#### Stated problem:
Please retype the rows from the line with "Based on the" up to and including the last line of the rows, keeping every character unchanged.

# START OF Material supplied

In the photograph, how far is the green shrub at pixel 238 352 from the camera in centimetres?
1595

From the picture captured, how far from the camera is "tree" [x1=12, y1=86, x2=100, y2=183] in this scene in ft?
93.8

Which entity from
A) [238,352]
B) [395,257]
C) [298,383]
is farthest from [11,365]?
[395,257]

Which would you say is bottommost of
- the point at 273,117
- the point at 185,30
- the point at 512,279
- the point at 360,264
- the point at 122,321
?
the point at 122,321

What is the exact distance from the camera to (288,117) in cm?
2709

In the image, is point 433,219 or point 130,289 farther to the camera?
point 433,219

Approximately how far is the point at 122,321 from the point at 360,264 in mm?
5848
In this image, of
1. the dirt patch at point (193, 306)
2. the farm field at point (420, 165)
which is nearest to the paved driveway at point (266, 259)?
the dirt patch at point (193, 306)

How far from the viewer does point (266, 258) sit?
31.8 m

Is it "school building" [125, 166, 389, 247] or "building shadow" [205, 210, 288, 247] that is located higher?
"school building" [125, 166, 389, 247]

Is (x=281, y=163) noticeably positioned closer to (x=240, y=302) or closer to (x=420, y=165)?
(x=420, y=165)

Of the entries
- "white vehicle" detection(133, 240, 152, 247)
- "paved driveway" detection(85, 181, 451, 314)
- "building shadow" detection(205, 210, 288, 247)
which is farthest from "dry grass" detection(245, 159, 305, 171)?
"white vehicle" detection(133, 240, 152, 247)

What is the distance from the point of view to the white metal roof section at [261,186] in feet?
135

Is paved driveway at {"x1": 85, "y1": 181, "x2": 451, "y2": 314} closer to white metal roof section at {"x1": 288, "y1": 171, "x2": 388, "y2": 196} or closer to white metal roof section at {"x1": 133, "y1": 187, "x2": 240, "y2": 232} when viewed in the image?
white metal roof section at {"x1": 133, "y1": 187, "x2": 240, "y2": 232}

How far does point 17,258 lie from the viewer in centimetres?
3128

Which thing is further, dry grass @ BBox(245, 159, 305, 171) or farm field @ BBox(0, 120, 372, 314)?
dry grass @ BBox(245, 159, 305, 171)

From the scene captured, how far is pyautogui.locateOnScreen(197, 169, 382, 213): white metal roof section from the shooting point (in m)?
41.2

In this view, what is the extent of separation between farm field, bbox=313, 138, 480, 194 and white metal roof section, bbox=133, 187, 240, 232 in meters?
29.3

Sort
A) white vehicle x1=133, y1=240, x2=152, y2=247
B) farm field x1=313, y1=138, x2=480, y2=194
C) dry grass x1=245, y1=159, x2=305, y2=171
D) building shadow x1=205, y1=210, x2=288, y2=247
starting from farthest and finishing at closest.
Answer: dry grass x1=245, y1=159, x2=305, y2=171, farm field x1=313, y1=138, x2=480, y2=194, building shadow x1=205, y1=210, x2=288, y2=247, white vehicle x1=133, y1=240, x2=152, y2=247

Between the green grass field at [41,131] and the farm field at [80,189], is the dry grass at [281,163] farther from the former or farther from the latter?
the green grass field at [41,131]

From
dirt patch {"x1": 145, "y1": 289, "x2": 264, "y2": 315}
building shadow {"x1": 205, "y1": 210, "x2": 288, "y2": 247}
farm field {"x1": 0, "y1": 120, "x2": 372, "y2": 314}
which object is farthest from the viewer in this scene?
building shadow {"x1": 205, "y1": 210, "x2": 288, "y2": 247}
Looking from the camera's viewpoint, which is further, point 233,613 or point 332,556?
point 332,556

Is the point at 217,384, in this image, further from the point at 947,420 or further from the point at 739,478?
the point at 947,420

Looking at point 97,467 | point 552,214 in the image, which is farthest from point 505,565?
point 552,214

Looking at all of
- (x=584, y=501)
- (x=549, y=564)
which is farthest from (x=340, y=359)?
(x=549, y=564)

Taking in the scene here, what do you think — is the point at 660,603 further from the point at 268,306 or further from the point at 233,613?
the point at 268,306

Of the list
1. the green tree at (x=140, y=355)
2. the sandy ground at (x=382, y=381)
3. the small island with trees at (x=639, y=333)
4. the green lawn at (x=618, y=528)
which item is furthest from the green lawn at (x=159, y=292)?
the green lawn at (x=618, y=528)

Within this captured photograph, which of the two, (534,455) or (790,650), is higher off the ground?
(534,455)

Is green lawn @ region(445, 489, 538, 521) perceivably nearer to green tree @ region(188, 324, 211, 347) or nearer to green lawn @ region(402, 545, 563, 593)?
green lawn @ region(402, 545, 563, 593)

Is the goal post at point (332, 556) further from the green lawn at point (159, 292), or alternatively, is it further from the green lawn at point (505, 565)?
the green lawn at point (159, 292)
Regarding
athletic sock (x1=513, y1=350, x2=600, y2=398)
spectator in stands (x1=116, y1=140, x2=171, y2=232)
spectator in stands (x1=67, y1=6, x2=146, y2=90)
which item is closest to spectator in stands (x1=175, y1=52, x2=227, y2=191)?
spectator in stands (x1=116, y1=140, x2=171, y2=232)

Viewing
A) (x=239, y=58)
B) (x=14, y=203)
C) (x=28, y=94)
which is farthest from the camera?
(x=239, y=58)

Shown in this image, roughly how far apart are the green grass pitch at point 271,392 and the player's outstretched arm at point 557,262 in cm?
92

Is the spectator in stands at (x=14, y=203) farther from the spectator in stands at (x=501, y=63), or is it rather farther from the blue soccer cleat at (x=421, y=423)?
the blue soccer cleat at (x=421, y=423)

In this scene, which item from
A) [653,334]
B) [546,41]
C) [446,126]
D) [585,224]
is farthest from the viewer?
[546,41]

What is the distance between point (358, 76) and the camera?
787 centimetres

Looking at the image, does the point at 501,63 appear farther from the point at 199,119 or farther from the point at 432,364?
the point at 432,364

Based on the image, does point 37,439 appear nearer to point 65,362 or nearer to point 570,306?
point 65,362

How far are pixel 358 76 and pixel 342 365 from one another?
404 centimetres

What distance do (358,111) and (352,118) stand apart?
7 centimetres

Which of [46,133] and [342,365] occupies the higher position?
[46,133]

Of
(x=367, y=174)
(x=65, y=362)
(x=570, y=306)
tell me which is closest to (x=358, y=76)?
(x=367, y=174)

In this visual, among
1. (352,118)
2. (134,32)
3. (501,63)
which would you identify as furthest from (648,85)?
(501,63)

# END OF Material supplied

#### Task answer:
Based on the image, does point 37,439 appear nearer to point 65,362 or nearer to point 570,306?
point 65,362

How far are pixel 358 76 and pixel 342 365 from one another?
404 centimetres

What distance do (358,111) and (352,118) stand apart?
7 centimetres

Which of [46,133] and [342,365] occupies the higher position?
[46,133]

Of
(x=367, y=174)
(x=65, y=362)
(x=570, y=306)
tell me which is closest to (x=358, y=76)?
(x=367, y=174)

In this visual, among
1. (352,118)
2. (134,32)
3. (501,63)
which would you identify as furthest from (648,85)?
(501,63)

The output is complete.